> REQUIRED WORK
Turn the material, starting with the line containing "From the given list" and going on through the end, into a two-column CSV with the headers input and output. Each row should hold one text in input and its answer in output, with each field in double quotes and line breaks replaced by spaces.

(Dataset rows)
====
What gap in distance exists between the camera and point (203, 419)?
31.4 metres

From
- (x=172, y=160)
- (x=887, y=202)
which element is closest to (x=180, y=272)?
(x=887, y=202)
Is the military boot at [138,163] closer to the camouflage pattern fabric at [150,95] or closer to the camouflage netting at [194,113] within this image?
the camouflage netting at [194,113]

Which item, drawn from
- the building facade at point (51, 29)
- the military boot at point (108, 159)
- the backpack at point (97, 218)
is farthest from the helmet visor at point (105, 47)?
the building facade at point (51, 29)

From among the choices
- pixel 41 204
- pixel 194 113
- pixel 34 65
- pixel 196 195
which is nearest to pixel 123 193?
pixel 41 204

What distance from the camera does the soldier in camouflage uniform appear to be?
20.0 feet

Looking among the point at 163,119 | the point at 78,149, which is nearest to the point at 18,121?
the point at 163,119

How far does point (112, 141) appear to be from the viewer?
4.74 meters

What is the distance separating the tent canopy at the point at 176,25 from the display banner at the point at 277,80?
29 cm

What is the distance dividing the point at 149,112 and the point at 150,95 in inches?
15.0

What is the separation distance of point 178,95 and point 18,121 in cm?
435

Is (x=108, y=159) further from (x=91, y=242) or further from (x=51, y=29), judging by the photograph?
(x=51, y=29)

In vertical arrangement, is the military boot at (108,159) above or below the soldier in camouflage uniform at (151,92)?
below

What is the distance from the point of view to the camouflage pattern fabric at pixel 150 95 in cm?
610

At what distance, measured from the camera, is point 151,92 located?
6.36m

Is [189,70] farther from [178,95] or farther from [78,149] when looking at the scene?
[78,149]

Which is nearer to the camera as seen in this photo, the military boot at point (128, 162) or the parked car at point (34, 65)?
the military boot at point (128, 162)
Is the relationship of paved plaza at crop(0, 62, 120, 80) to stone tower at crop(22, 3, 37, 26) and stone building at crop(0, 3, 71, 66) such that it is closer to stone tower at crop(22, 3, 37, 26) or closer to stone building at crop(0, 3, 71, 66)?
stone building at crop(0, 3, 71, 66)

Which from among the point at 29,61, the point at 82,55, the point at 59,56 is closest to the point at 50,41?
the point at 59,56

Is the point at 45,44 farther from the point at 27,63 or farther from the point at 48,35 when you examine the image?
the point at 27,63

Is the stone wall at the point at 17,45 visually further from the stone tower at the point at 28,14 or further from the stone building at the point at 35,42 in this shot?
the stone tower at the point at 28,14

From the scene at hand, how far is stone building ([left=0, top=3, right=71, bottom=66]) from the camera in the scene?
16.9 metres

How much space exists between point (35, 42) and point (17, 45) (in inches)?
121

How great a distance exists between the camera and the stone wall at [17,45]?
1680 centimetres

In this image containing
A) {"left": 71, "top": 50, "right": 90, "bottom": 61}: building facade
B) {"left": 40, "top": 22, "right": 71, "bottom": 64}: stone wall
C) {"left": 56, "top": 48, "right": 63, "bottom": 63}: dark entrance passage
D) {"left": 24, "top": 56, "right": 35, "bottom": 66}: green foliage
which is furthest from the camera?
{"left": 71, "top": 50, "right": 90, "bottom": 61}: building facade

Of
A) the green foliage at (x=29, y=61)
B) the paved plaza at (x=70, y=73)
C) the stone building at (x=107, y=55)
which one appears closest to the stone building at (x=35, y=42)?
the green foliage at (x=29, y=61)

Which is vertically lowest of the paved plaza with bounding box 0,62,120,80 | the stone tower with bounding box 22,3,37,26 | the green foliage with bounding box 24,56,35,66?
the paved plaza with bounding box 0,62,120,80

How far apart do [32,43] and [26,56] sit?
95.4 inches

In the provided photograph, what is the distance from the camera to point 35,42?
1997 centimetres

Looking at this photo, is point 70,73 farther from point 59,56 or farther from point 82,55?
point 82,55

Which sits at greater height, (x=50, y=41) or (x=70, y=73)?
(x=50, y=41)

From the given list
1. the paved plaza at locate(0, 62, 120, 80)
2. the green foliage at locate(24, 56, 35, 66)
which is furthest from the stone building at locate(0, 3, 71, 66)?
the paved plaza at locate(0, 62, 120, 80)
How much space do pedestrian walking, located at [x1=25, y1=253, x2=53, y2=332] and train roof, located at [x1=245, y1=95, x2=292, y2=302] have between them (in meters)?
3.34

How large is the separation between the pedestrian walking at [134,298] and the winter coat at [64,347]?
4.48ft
====
> RESPONSE TO THIS TASK
input,output
"From the given list 1. the paved plaza at locate(0, 62, 120, 80) 2. the green foliage at locate(24, 56, 35, 66) which is furthest from the stone building at locate(0, 3, 71, 66)?","the paved plaza at locate(0, 62, 120, 80)"
"How much space do pedestrian walking, located at [x1=25, y1=253, x2=53, y2=332] and train roof, located at [x1=245, y1=95, x2=292, y2=302] have between them (in meters)?","3.34"
"How large is the separation between the pedestrian walking at [134,298] and the winter coat at [64,347]?","4.48ft"